[SET EXERCISE]
Repeat the data below exactly, dropping any pictures it holds.
#####
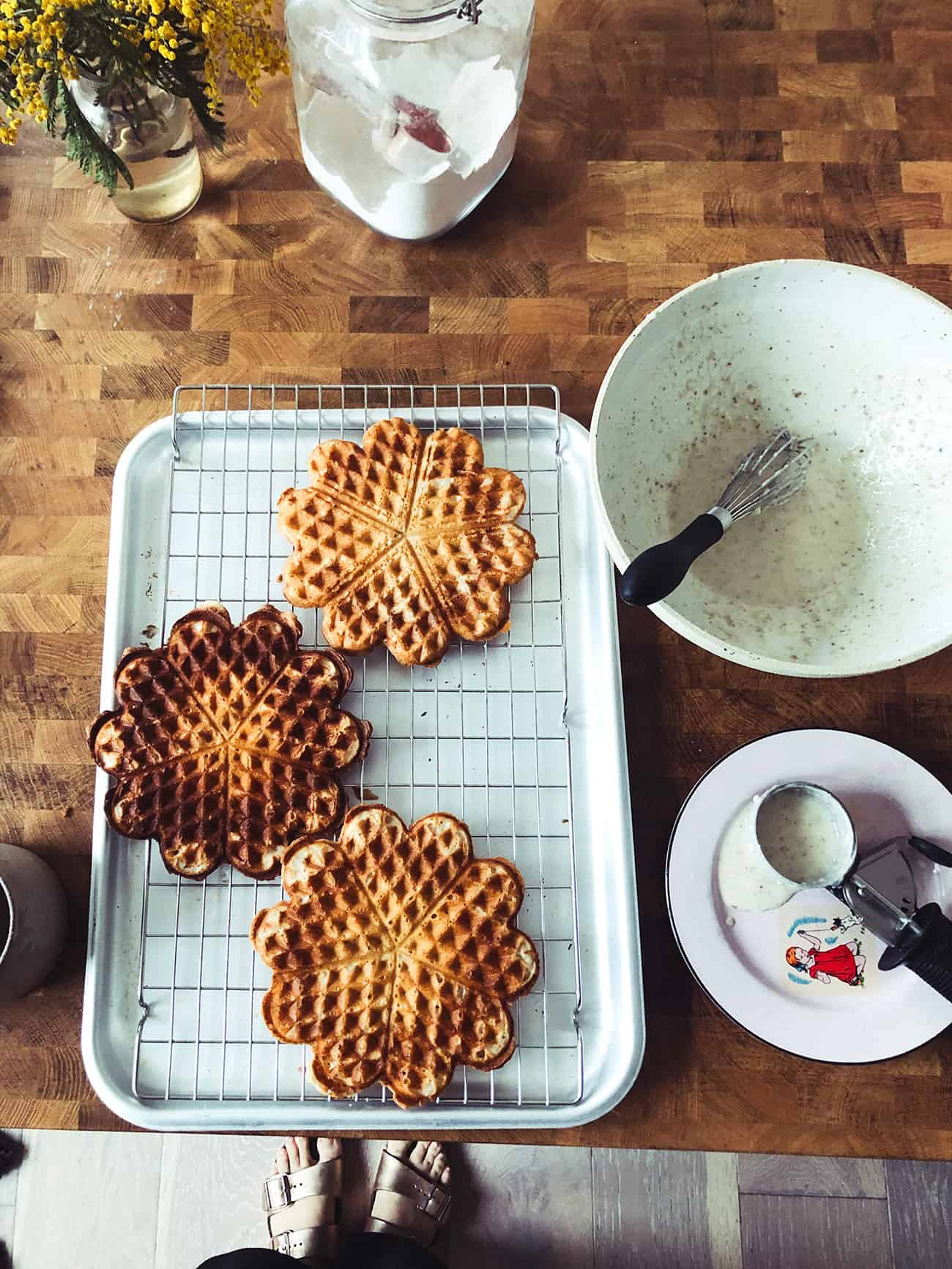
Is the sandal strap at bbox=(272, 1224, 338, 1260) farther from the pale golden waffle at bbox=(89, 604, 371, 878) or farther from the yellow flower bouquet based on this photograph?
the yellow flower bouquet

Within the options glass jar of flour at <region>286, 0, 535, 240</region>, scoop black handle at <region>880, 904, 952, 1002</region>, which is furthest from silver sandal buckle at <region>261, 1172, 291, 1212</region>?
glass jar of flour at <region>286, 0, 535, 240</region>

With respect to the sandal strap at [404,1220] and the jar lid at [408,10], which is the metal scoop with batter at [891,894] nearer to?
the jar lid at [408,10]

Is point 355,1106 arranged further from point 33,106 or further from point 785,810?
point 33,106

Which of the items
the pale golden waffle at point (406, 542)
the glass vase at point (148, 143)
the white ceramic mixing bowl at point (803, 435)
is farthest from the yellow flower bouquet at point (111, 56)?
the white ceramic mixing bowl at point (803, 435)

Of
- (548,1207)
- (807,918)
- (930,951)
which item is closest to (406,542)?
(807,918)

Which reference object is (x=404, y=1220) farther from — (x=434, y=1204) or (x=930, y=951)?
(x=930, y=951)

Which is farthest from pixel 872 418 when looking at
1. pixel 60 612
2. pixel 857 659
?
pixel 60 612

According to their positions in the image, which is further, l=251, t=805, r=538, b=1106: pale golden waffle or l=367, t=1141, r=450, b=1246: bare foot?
#####
[RESULT FOR THIS TASK]
Is the sandal strap at bbox=(272, 1224, 338, 1260) farther from the pale golden waffle at bbox=(89, 604, 371, 878) or farther from the yellow flower bouquet based on this photograph?
the yellow flower bouquet

Within the options glass jar of flour at <region>286, 0, 535, 240</region>, scoop black handle at <region>880, 904, 952, 1002</region>, which is furthest from silver sandal buckle at <region>261, 1172, 291, 1212</region>?
glass jar of flour at <region>286, 0, 535, 240</region>

With respect to the sandal strap at [404,1220] and the jar lid at [408,10], which is the metal scoop with batter at [891,894] nearer to?
the jar lid at [408,10]

Is point 355,1106 arranged further from point 33,106 or further from point 785,810?
point 33,106

Which of the items
the pale golden waffle at point (406, 542)
the glass vase at point (148, 143)
the white ceramic mixing bowl at point (803, 435)
is farthest from the yellow flower bouquet at point (111, 56)?
the white ceramic mixing bowl at point (803, 435)

Of
- (548,1207)
- (807,918)
- (930,951)
which item is closest to (406,542)?
(807,918)

Which reference object is (x=404, y=1220) farther from — (x=434, y=1204) or (x=930, y=951)?
(x=930, y=951)

Which is farthest from pixel 872 418 when looking at
1. pixel 60 612
2. pixel 857 659
?
pixel 60 612

According to their positions in the image, which is further, l=251, t=805, r=538, b=1106: pale golden waffle or l=367, t=1141, r=450, b=1246: bare foot?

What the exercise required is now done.